De belemmerende uitwerking van verlegenheid overschrijdt echter die van bescheidenheid. En als verlegenheid ernstige vormen gaat aannemen, kan ze je beslist beletten ten volle van het leven te genieten. Ze kan met een touw of ketting worden vergeleken die je in je bewegingsvrijheid belemmert. Ze kan je groei tot een volwassen man of vrouw vertragen en je in je ontwikkelingsjaren in werkelijkheid kostbare tijd doen verliezen. Ze kan er zelfs toe leiden dat iets eenvoudigs, zoals het eten van een maaltijd in aanwezigheid van anderen, tot een onaangename taak wordt.

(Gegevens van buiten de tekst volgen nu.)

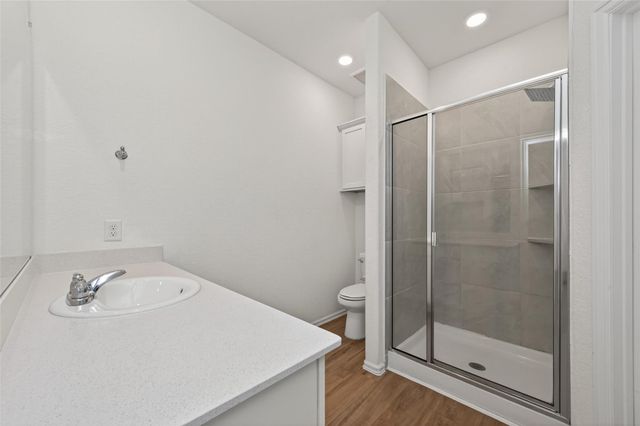 6241 Arcadia Sound Lane, Houston, TX 77365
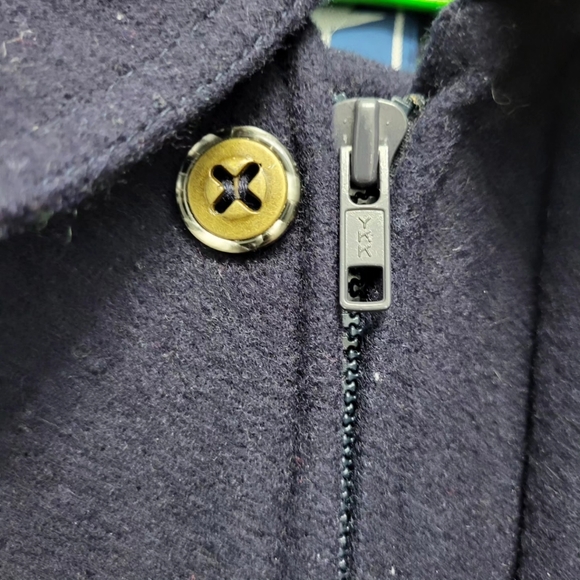 Converse allstar members only jacket - Picture 9 of 9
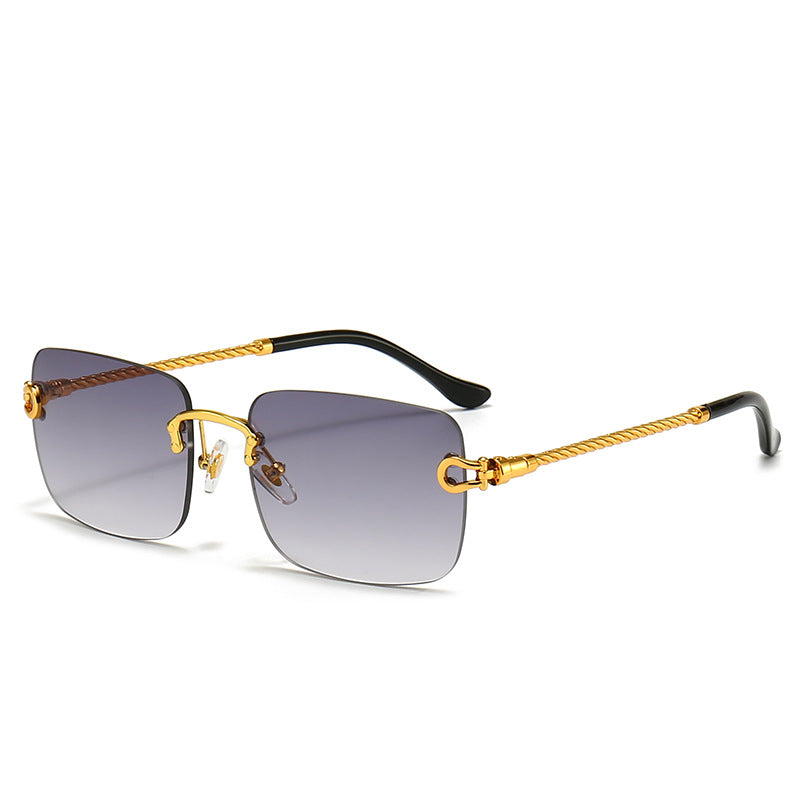 Dame solbrille Luvikno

Maar waarom zijn sommige mensen verlegen of bedeesd en anderen niet? Hoe kan verlegenheid overwonnen of op zijn minst in bedwang gehouden worden, zodat ze je niet van de vreugde van het leven berooft?

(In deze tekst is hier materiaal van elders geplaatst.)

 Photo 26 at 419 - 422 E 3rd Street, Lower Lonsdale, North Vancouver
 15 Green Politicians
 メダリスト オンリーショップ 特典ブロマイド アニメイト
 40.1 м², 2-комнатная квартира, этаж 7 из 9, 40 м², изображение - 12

In de eerste plaats is het goed te beseffen dat normaal zijn, nog niet wil zeggen dat je spraakzaam bent en dolgraag in het gezelschap van anderen verkeert. Wij kunnen allemaal blij zijn dat sommige mensen van nature rustiger zijn dan anderen en dat sommigen er niet voor terugschrikken bepaalde periodes alleen te zijn om serieus te studeren, te denken of alleen maar te mediteren, Zulke personen zullen misschien niet zo’n groot aandeel aan een gesprek hebben als anderen. Maar wat zij zeggen, kan waardevol en van een goed gehalte zijn. (Vergelijk Spreuken 17:27, 28.) Er is echter een verschil tussen van nature rustig of bedaard te zijn en pijnlijk verlegen, beschroomd of bedeesd te zijn. Waardoor worden deze laatstgenoemde eigenschappen veroorzaakt?
OORZAKEN VAN VERLEGENHEID
Verlegenheid is te wijten aan een geesteshouding, die op zichzelf weer verscheidene oorzaken kan hebben. Iemands achtergrond kan hiertoe bijdragen. Iemand die in een stad is opgegroeid, zal zich misschien meer thuis voelen wanneer hij onder de mensen is dan iemand die op een boerderij of in een dun bevolkt gebied is grootgebracht. Ook het fysieke uiterlijk kan een factor vormen. Wanneer wij opgroeien, maken wij lastige ontwikkelingsfases door. Misschien hebben wij last van puistjes of misschien lijken sommige lichaamsdelen proportioneel niet in overeenstemming te zijn met de rest van ons lichaam of met ons gezicht. Wij worden hier misschien wel mee geplaagd of men plaagt ons omdat wij zo klein of zo lang of zo mollig of zo mager zijn. Ook zouden wij een spraakstoornis kunnen hebben en bijvoorbeeld kunnen lispelen of stotteren.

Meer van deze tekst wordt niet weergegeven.